I'm not quite following your ultimate goal, so some theory in hopes it helps you get there:

When you call a function via an object's property (so, via dotted notation, or [] notation), this within the function call will be the object reference. So when you call

singleEntry.editContent.accept(tinyMCE.get('editContentTa').getContent());

...within that call, this will refer to singleEntry.editContent.

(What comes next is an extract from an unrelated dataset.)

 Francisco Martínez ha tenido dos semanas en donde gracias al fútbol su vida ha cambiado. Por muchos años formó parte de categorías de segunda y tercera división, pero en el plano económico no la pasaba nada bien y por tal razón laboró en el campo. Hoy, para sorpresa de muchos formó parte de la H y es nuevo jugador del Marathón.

If you want this to refer to something else, you can use call:

singleEntry.editContent.accept.call(thisObj, tinyMCE.get('editContentTa').getContent());
//                            ^^^^^^^^^^^^^

...where thisObj is whatever object you want the function to see as this during the call. More here: Mythical methods

call is a property of all (real) JavaScript functions, and is provide specifically to make it easy to call the function and set what this should be (what the context is) during the call. There's also apply, which does exactly the same thing but accepts the arguments to pass to the function as an array rather that as discrete arguments. E.g., these two calls are identical:

// Using `call`
singleEntry.editContent.accept.call(thisObj, tinyMCE.get('editContentTa').getContent());

// Using `apply`
singleEntry.editContent.accept.call(thisObj, [tinyMCE.get('editContentTa').getContent()]);
//                        Note the `[]` -----^

All of this is made possible because in JavaScript, this is determined entirely by how a function is called, not where it's defined — I think you know that, based on your question, but worth flagging up anyway.